- Selected passage
□ □ □

The first citrus grove was planted by Zalman Minkov in 1904. Minkov's grove, surrounded by a wall, included a guard house, stables, a packing plant, and an irrigation system in which groundwater was pumped from a large well in the inner courtyard. The well was 23 meters deep, the height of an eight-story building, and over six meters in diameter. The water was channeled via an aqueduct to an irrigation pool, and from there to a network of ditches dug around the bases of the trees.

The Great Synagogue of Rehovot was established in 1903, during the First Aliyah period.

In 1908, the Workman's Union (Hapoel Hazair) organized a group of 300 Yemenite immigrants then living in the region of Jerusalem and Jaffa, bringing them to work as farmers in the colonies of Rishon-le-Zion and Rehovot. Only a few dozen Yemenite families had settled in Rehovot by 1908. They built houses for themselves in a plot given to them at the south end of the town, which became known as Sha'araim. In 1910, Shmuel Warshawsky, with the secret support of the JNF, was sent to Yemen to recruit more agricultural laborers. Hundreds arrived starting in 1911 and were housed first in a compound one kilometre south of Rehovot and then in a large extension of the Sha'araim quarter.

□ □ □

- Stored data
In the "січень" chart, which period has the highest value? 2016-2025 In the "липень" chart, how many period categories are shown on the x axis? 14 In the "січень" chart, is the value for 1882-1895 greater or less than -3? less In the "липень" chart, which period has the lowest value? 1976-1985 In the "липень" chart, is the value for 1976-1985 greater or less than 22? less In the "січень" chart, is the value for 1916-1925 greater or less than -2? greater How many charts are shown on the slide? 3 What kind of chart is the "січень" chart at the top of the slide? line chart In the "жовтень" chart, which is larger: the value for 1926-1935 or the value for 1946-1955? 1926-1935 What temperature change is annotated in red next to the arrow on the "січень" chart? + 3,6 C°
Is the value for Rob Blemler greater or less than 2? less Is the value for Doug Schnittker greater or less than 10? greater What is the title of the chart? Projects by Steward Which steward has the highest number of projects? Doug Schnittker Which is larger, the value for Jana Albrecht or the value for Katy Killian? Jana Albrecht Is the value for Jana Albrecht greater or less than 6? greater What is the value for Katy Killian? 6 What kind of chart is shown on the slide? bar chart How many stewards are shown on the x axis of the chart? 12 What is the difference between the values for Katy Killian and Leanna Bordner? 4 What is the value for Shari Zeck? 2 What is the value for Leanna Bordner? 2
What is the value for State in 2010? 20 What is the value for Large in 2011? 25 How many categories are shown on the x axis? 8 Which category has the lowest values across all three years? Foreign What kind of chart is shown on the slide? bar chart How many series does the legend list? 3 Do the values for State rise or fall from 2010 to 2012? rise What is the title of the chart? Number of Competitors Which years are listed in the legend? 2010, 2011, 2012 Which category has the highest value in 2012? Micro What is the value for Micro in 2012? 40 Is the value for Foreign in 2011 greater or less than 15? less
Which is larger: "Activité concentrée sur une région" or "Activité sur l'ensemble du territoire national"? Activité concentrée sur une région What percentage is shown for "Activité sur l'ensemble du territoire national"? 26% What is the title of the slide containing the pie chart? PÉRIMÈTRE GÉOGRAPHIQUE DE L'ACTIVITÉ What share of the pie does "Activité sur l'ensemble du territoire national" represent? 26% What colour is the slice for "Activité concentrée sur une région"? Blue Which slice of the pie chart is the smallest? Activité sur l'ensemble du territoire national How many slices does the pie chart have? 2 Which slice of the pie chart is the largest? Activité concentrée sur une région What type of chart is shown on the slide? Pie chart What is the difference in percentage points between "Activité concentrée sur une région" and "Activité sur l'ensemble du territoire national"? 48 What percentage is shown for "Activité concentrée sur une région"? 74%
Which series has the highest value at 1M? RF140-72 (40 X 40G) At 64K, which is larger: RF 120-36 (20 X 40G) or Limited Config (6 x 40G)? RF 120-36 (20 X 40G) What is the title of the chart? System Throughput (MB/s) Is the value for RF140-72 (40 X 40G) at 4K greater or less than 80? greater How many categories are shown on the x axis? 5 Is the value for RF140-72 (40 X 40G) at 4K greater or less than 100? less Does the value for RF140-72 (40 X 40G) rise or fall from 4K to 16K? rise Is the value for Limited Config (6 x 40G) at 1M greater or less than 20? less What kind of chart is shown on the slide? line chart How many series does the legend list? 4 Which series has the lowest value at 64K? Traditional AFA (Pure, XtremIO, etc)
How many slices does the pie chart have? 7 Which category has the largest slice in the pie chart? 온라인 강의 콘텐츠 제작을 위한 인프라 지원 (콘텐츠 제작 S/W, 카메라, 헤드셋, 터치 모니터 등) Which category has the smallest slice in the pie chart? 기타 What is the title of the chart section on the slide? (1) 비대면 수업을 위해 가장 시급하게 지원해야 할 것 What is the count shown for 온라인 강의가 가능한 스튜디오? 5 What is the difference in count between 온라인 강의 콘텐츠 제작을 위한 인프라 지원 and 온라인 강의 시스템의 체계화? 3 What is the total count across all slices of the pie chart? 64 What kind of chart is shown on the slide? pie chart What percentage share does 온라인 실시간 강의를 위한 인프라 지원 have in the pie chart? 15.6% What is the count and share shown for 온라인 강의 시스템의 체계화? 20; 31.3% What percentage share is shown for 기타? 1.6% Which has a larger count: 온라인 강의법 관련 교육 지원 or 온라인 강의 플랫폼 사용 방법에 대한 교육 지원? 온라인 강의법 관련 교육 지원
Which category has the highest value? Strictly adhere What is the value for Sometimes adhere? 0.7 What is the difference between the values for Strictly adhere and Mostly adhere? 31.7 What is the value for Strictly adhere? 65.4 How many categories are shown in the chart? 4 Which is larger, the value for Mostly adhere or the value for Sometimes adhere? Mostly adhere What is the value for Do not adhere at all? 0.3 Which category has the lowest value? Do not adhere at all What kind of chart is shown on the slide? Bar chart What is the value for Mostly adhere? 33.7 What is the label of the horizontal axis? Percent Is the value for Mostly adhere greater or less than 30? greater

□ □ □

- Tasks for this exercise
1/ In the passage on Rehovot's history, how deep was the well in Zalman Minkov's grove?
2/ Reproduce the portion of the Rehovot history passage that begins at the words "The first citrus" and stops after the words "of the trees.".

- Results
1/ 23 meters.

2/
The first citrus grove was planted by Zalman Minkov in 1904. Minkov's grove, surrounded by a wall, included a guard house, stables, a packing plant, and an irrigation system in which groundwater was pumped from a large well in the inner courtyard. The well was 23 meters deep, the height of an eight-story building, and over six meters in diameter. The water was channeled via an aqueduct to an irrigation pool, and from there to a network of ditches dug around the bases of the trees.